Magie Noire by Lancôme

A riveting/sensual/mysterious/melancholy fragrance. A true oriental scent. Think sandalwood/incense/musk/civet with the allure of deep rose thrown in. This is an intense fragrance and not for the faint of heart. None of that lame fruit salad-ozonic-fresh-floral-air freshener stuff. This is fragrance with a capital F. A scent befitting a femme fatale.


Bigarade Concentrée by Editions de Parfums Frederic Malle

This is possibly Jean-Claude Ellena at his best in men's cologne. A trail-blazer, iconic, different, unique among citrus scents -- this is bitter orange at its superb best. A dialectic of a fragrance, its hesperidic top notes express an icy freshness unlike any other, tempered by a touch of rose -- which dries down to a warm base of sumptuous cedar and hay. A class act. C'est un parfum tres soigne!
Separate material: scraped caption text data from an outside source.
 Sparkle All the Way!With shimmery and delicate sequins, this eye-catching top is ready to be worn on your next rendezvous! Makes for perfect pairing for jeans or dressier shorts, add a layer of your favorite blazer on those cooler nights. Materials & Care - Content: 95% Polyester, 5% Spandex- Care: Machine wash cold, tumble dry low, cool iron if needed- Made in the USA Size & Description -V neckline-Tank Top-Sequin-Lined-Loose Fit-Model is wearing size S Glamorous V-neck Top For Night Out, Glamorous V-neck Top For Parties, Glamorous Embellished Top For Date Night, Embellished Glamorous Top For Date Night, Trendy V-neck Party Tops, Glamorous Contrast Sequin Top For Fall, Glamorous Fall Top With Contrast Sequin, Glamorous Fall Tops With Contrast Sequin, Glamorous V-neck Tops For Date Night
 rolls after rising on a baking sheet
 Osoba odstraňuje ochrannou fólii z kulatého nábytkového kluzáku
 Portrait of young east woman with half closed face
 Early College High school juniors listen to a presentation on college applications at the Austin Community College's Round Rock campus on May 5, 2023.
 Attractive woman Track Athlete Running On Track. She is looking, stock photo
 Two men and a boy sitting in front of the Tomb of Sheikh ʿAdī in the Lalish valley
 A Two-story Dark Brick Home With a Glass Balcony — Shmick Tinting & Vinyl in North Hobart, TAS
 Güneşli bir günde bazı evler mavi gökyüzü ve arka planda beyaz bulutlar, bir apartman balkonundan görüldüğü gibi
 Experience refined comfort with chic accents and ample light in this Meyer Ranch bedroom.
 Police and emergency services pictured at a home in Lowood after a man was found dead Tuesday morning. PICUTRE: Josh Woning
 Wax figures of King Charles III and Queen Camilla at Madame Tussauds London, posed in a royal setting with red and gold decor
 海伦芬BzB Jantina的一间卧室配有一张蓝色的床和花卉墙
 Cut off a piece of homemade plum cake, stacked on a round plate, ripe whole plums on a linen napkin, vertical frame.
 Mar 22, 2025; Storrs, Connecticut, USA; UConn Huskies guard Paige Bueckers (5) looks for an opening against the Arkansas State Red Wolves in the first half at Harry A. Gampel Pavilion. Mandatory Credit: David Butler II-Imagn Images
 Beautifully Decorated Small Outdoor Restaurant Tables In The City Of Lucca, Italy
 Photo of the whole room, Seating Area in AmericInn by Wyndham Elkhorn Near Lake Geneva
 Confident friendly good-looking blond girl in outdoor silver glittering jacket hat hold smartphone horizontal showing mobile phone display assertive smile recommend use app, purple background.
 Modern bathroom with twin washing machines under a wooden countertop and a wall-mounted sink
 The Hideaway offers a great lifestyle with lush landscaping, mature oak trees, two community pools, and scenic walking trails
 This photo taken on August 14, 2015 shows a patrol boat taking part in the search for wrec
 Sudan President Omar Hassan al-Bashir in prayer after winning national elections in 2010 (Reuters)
Grey Flannel by Geoffrey Beene

A stunning green/spicy chypre that highlights an incredible galbanum/violet/sage combination drying down to a beautiful woody/rooty base of cedar/oakmoss/vetiver. Excellent sillage! This scent is so distinct, you won't mistake it for anything else. Ideally suited for fall/winter. This is a classic and worth a try.


M7 by Yves Saint Laurent

This scent is not for the faint of heart. Intense/deep and dark, this oozes in-your face masculinity.Dramatic sillage and stays on your skin for a very long time. This is agarwood that has the wallop of a baseball bat.If you want it safe/clean (dare I say boring), don't get this. If you want to stand out, be different, be a rebel --this one's for you.


L'Eau de L'Artisan by L'Artisan Parfumeur

A very grassy, fresh, summery scent. Reminds me of Eau de Christian Tortu. Beautiful indeed! A very unique green scent that's not overwhelming. The sillage is just perfect. Bravo!